[EXERCISE GOAL]: Exactly reproduce each record listed below.

== SUPPLIED INFORMATION

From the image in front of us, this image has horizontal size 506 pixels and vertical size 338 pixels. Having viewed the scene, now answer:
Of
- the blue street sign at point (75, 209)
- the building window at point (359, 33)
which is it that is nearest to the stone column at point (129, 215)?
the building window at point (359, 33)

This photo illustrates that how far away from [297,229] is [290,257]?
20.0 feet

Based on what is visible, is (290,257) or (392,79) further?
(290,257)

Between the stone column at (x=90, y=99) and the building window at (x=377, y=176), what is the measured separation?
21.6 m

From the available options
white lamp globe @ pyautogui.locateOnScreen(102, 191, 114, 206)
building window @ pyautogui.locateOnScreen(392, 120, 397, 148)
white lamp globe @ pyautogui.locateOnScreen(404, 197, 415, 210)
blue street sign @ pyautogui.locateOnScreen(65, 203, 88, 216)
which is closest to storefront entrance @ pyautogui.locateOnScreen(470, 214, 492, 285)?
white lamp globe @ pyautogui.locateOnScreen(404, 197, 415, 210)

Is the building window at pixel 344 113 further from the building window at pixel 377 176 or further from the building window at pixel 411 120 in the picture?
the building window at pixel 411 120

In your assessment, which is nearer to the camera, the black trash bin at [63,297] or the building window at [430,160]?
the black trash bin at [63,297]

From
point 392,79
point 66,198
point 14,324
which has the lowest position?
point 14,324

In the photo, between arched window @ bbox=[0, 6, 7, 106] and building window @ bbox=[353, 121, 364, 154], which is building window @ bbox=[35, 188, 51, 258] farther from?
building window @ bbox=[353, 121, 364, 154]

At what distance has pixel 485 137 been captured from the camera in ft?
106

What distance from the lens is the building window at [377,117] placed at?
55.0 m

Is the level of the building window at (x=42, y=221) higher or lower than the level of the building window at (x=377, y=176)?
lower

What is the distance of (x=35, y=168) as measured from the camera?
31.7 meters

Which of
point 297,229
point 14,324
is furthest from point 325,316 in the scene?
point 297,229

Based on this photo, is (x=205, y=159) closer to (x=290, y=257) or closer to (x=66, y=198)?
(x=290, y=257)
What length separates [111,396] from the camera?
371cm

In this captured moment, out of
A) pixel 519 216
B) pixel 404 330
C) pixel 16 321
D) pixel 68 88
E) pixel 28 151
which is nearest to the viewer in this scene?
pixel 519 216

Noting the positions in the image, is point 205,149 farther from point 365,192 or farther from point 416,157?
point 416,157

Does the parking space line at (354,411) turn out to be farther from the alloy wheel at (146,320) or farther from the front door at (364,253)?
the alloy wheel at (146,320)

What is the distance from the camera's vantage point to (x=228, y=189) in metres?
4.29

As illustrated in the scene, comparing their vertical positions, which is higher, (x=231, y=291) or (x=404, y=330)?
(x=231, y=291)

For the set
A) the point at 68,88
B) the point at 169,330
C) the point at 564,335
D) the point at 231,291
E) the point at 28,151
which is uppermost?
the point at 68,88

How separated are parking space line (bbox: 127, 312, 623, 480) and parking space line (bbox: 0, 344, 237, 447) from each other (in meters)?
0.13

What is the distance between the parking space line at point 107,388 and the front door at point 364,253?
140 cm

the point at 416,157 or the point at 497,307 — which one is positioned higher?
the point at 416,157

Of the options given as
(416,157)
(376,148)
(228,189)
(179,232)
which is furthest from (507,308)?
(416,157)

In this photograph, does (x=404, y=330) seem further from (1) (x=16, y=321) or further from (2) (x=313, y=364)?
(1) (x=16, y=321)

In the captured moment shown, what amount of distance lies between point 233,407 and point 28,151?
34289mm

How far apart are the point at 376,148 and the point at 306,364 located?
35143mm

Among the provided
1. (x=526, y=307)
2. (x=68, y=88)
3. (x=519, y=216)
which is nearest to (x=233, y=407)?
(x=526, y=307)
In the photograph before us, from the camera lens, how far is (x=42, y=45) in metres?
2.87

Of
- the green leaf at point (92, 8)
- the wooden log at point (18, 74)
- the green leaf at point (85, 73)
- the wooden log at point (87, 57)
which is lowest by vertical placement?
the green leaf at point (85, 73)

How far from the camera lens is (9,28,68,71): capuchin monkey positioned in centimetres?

====

[FULL RESPONSE]:
From the image in front of us, this image has horizontal size 506 pixels and vertical size 338 pixels. Having viewed the scene, now answer:
Of
- the blue street sign at point (75, 209)
- the building window at point (359, 33)
which is it that is nearest to the stone column at point (129, 215)?
the building window at point (359, 33)

This photo illustrates that how far away from [297,229] is [290,257]?
20.0 feet

Based on what is visible, is (290,257) or (392,79) further?
(290,257)

Between the stone column at (x=90, y=99) and the building window at (x=377, y=176), what is the measured separation?
21.6 m

From the available options
white lamp globe @ pyautogui.locateOnScreen(102, 191, 114, 206)
building window @ pyautogui.locateOnScreen(392, 120, 397, 148)
white lamp globe @ pyautogui.locateOnScreen(404, 197, 415, 210)
blue street sign @ pyautogui.locateOnScreen(65, 203, 88, 216)
which is closest to storefront entrance @ pyautogui.locateOnScreen(470, 214, 492, 285)?
white lamp globe @ pyautogui.locateOnScreen(404, 197, 415, 210)

Is the building window at pixel 344 113 further from the building window at pixel 377 176 or further from the building window at pixel 411 120 in the picture?
the building window at pixel 411 120

In your assessment, which is nearer to the camera, the black trash bin at [63,297] or the building window at [430,160]?
the black trash bin at [63,297]

From
point 392,79
point 66,198
point 14,324
which has the lowest position?
point 14,324

In the photo, between arched window @ bbox=[0, 6, 7, 106] and building window @ bbox=[353, 121, 364, 154], which is building window @ bbox=[35, 188, 51, 258] farther from?
building window @ bbox=[353, 121, 364, 154]

At what distance has pixel 485 137 been captured from the camera in ft?
106

What distance from the lens is the building window at [377,117] placed at?
55.0 m

Is the level of the building window at (x=42, y=221) higher or lower than the level of the building window at (x=377, y=176)?
lower

What is the distance of (x=35, y=168) as measured from the camera?
31.7 meters

Which of
point 297,229
point 14,324
is furthest from point 325,316 in the scene?
point 297,229

Based on this photo, is (x=205, y=159) closer to (x=290, y=257) or closer to (x=66, y=198)?
(x=290, y=257)
What length separates [111,396] from the camera?
371cm

In this captured moment, out of
A) pixel 519 216
B) pixel 404 330
C) pixel 16 321
D) pixel 68 88
E) pixel 28 151
which is nearest to the viewer in this scene?
pixel 519 216

Noting the positions in the image, is point 205,149 farther from point 365,192 or farther from point 416,157?
point 416,157

Does the parking space line at (354,411) turn out to be farther from the alloy wheel at (146,320) or farther from the front door at (364,253)?
the alloy wheel at (146,320)

What is the distance from the camera's vantage point to (x=228, y=189) in metres?
4.29

As illustrated in the scene, comparing their vertical positions, which is higher, (x=231, y=291) or (x=404, y=330)?
(x=231, y=291)

For the set
A) the point at 68,88
B) the point at 169,330
C) the point at 564,335
D) the point at 231,291
E) the point at 28,151
which is uppermost?
the point at 68,88

How separated are parking space line (bbox: 127, 312, 623, 480) and parking space line (bbox: 0, 344, 237, 447) from each other (in meters)?
0.13

What is the distance between the parking space line at point 107,388 and the front door at point 364,253?
140 cm

the point at 416,157 or the point at 497,307 — which one is positioned higher?
the point at 416,157

Of the options given as
(416,157)
(376,148)
(228,189)
(179,232)
which is furthest from (507,308)?
(416,157)

In this photograph, does (x=404, y=330) seem further from (1) (x=16, y=321) or further from (2) (x=313, y=364)?
(1) (x=16, y=321)

In the captured moment shown, what amount of distance lies between point 233,407 and point 28,151?
34289mm

How far apart are the point at 376,148 and the point at 306,364 located?
35143mm

Among the provided
1. (x=526, y=307)
2. (x=68, y=88)
3. (x=519, y=216)
which is nearest to (x=233, y=407)?
(x=526, y=307)
In the photograph before us, from the camera lens, how far is (x=42, y=45) in metres?
2.87

Of
- the green leaf at point (92, 8)
- the wooden log at point (18, 74)
- the green leaf at point (85, 73)
- the wooden log at point (87, 57)
which is lowest by vertical placement?
the green leaf at point (85, 73)

How far from the camera lens is (9,28,68,71): capuchin monkey positioned in centimetres?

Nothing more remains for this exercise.